=== Stored data entries ===
-----

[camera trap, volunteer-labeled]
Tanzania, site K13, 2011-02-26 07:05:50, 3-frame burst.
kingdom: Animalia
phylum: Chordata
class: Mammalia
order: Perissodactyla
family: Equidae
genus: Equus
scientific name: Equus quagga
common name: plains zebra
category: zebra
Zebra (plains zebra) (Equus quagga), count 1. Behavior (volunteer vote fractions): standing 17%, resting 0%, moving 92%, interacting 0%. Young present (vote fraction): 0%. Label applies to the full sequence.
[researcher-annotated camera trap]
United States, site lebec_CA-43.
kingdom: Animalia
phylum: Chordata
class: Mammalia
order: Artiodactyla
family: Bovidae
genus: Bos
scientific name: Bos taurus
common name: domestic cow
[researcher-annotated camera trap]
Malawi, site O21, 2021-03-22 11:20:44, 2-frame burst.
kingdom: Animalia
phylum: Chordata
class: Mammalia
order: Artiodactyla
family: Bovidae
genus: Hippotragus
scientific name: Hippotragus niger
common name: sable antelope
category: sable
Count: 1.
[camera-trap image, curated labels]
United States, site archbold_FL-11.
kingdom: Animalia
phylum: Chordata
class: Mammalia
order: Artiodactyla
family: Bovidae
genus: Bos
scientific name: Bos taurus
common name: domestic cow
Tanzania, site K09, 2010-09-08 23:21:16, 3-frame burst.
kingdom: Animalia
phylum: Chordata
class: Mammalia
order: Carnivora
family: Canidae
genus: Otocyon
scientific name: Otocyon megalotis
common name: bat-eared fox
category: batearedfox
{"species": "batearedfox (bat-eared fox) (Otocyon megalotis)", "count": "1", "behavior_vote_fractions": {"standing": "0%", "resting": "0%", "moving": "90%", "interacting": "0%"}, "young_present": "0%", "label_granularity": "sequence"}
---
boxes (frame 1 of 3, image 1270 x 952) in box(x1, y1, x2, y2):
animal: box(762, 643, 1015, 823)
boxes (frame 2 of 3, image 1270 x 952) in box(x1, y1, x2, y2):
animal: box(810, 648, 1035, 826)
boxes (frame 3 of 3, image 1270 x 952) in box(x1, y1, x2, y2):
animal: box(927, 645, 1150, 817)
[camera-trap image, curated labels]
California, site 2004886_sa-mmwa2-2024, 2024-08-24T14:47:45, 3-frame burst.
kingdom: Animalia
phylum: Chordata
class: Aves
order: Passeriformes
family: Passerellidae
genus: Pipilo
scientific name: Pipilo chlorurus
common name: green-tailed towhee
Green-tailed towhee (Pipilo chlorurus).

-----

=== DESCRIPTION OF THE TASK ===
Once you have read the entries, write them all out again exactly.

=== WRITTEN ANSWER ===
[camera trap, volunteer-labeled]
Tanzania, site K13, 2011-02-26 07:05:50, 3-frame burst.
kingdom: Animalia
phylum: Chordata
class: Mammalia
order: Perissodactyla
family: Equidae
genus: Equus
scientific name: Equus quagga
common name: plains zebra
category: zebra
Zebra (plains zebra) (Equus quagga), count 1. Behavior (volunteer vote fractions): standing 17%, resting 0%, moving 92%, interacting 0%. Young present (vote fraction): 0%. Label applies to the full sequence.
[researcher-annotated camera trap]
United States, site lebec_CA-43.
kingdom: Animalia
phylum: Chordata
class: Mammalia
order: Artiodactyla
family: Bovidae
genus: Bos
scientific name: Bos taurus
common name: domestic cow
[researcher-annotated camera trap]
Malawi, site O21, 2021-03-22 11:20:44, 2-frame burst.
kingdom: Animalia
phylum: Chordata
class: Mammalia
order: Artiodactyla
family: Bovidae
genus: Hippotragus
scientific name: Hippotragus niger
common name: sable antelope
category: sable
Count: 1.
[camera-trap image, curated labels]
United States, site archbold_FL-11.
kingdom: Animalia
phylum: Chordata
class: Mammalia
order: Artiodactyla
family: Bovidae
genus: Bos
scientific name: Bos taurus
common name: domestic cow
Tanzania, site K09, 2010-09-08 23:21:16, 3-frame burst.
kingdom: Animalia
phylum: Chordata
class: Mammalia
order: Carnivora
family: Canidae
genus: Otocyon
scientific name: Otocyon megalotis
common name: bat-eared fox
category: batearedfox
{"species": "batearedfox (bat-eared fox) (Otocyon megalotis)", "count": "1", "behavior_vote_fractions": {"standing": "0%", "resting": "0%", "moving": "90%", "interacting": "0%"}, "young_present": "0%", "label_granularity": "sequence"}
---
boxes (frame 1 of 3, image 1270 x 952) in box(x1, y1, x2, y2):
animal: box(762, 643, 1015, 823)
boxes (frame 2 of 3, image 1270 x 952) in box(x1, y1, x2, y2):
animal: box(810, 648, 1035, 826)
boxes (frame 3 of 3, image 1270 x 952) in box(x1, y1, x2, y2):
animal: box(927, 645, 1150, 817)
[camera-trap image, curated labels]
California, site 2004886_sa-mmwa2-2024, 2024-08-24T14:47:45, 3-frame burst.
kingdom: Animalia
phylum: Chordata
class: Aves
order: Passeriformes
family: Passerellidae
genus: Pipilo
scientific name: Pipilo chlorurus
common name: green-tailed towhee
Green-tailed towhee (Pipilo chlorurus).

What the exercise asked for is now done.